Exercise details: Your task is to return the span of lines beginning at the one with "How far is the concrete" and ending at the last line of the data, exactly as it stands.

————————

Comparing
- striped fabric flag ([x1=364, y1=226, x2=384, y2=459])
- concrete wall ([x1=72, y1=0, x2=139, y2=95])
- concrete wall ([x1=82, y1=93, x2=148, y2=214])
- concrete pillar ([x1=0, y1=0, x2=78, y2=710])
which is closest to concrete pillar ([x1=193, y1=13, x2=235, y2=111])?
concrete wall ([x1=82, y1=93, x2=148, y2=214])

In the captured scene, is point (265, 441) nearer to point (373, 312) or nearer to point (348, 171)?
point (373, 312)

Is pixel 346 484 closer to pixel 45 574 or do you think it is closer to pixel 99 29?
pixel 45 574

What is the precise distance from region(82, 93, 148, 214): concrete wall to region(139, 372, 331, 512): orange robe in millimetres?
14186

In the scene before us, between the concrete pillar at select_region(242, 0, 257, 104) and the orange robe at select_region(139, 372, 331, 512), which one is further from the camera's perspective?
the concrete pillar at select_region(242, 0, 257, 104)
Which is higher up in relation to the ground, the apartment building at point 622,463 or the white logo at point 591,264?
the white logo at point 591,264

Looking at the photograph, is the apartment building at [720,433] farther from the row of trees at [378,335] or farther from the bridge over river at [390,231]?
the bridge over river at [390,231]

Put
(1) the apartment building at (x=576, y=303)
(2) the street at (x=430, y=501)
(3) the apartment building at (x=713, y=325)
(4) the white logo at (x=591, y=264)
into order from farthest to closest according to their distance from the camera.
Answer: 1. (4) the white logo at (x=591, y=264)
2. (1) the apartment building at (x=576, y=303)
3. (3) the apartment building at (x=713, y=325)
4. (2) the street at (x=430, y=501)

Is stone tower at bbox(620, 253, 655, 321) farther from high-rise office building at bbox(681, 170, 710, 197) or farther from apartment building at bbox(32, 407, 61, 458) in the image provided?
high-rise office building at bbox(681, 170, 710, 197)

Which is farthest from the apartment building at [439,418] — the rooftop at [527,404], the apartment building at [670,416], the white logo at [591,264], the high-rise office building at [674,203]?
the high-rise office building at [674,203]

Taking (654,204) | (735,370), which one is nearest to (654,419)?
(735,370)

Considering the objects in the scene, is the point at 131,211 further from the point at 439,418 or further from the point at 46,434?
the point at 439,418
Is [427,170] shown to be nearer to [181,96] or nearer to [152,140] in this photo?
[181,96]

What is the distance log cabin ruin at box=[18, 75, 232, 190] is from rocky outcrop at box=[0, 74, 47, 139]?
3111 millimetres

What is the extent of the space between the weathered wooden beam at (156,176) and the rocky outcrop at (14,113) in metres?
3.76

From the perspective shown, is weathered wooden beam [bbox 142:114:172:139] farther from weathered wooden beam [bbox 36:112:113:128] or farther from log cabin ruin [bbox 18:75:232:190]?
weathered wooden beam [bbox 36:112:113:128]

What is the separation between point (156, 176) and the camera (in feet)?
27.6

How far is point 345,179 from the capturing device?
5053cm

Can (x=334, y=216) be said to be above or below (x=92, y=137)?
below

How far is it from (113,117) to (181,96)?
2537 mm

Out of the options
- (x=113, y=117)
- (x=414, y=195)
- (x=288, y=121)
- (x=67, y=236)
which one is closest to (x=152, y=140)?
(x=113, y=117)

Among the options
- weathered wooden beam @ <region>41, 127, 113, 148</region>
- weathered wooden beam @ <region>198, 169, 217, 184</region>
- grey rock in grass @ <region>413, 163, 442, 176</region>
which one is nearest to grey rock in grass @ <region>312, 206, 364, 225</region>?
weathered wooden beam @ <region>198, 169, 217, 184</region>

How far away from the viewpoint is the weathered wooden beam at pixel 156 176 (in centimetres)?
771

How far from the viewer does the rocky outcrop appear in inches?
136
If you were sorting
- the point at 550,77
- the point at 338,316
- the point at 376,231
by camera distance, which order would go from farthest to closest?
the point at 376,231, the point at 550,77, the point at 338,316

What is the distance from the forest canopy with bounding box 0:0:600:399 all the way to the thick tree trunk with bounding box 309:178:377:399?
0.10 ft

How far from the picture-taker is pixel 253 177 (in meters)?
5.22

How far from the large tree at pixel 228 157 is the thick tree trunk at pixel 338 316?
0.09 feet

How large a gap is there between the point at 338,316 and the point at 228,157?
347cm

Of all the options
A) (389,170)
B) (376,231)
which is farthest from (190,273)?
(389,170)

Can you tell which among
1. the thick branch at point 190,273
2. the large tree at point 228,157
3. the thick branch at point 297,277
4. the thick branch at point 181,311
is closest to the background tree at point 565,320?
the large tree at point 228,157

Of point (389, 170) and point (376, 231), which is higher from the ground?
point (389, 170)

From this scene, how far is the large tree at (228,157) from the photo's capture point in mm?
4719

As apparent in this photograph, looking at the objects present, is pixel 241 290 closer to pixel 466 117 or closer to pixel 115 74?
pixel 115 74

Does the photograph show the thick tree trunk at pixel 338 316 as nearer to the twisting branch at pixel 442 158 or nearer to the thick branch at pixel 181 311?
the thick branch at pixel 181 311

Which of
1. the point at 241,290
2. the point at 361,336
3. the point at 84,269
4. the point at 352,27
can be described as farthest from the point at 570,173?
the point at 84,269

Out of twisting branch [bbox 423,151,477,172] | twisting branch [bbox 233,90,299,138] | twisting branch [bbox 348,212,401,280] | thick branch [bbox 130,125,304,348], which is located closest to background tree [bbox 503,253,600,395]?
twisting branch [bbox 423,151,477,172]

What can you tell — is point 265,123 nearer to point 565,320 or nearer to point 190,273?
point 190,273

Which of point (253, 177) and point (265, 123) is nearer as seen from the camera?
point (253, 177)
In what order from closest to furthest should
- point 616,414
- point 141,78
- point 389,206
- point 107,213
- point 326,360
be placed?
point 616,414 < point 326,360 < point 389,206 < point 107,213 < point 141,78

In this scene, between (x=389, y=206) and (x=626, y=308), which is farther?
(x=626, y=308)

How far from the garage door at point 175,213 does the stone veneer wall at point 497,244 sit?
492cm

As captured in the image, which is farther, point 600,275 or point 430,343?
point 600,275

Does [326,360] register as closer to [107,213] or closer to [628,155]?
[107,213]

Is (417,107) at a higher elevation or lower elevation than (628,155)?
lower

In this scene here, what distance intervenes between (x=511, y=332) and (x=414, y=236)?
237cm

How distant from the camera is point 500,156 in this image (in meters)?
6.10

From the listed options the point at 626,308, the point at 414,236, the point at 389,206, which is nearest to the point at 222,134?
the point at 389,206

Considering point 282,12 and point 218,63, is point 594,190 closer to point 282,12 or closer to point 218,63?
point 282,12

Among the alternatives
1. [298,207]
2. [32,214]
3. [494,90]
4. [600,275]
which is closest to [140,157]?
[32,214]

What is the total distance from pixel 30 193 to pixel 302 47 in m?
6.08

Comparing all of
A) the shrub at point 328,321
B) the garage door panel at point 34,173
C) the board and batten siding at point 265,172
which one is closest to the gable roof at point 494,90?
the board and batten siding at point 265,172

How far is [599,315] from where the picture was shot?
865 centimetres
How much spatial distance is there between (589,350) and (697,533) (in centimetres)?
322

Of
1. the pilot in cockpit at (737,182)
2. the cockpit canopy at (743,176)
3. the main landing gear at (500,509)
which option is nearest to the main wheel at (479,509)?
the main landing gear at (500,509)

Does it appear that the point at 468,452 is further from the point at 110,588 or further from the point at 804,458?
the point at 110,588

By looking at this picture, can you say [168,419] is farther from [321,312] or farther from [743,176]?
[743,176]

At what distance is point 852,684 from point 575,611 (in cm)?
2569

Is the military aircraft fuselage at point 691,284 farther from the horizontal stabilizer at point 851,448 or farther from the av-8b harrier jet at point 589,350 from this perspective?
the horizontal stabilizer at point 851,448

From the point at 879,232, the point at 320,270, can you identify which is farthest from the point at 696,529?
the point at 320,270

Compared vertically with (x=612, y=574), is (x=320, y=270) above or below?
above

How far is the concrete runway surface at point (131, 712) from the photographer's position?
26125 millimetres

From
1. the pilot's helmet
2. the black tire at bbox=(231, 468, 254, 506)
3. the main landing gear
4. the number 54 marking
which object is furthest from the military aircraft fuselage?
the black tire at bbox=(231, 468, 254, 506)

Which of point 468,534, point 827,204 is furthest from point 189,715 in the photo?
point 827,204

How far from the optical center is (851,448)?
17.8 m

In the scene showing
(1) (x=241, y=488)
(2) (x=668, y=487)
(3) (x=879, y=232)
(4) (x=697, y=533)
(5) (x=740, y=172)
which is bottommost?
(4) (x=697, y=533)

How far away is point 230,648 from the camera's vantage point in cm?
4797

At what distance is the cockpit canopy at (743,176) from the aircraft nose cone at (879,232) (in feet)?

————————

Result for this task:
How far is the concrete runway surface at point (131, 712) from the photographer's position?
26125 millimetres

From
1. the pilot's helmet
2. the black tire at bbox=(231, 468, 254, 506)
3. the main landing gear
4. the number 54 marking
which object is furthest from the military aircraft fuselage?
the black tire at bbox=(231, 468, 254, 506)

Which of point 468,534, point 827,204 is furthest from point 189,715 in the photo?
point 827,204

How far from the optical center is (851,448)?
17.8 m

In the scene showing
(1) (x=241, y=488)
(2) (x=668, y=487)
(3) (x=879, y=232)
(4) (x=697, y=533)
(5) (x=740, y=172)
which is bottommost?
(4) (x=697, y=533)

How far away is point 230,648 from the camera's vantage point in cm?
4797

At what distance is the cockpit canopy at (743,176) from the aircraft nose cone at (879,232) (in feet)?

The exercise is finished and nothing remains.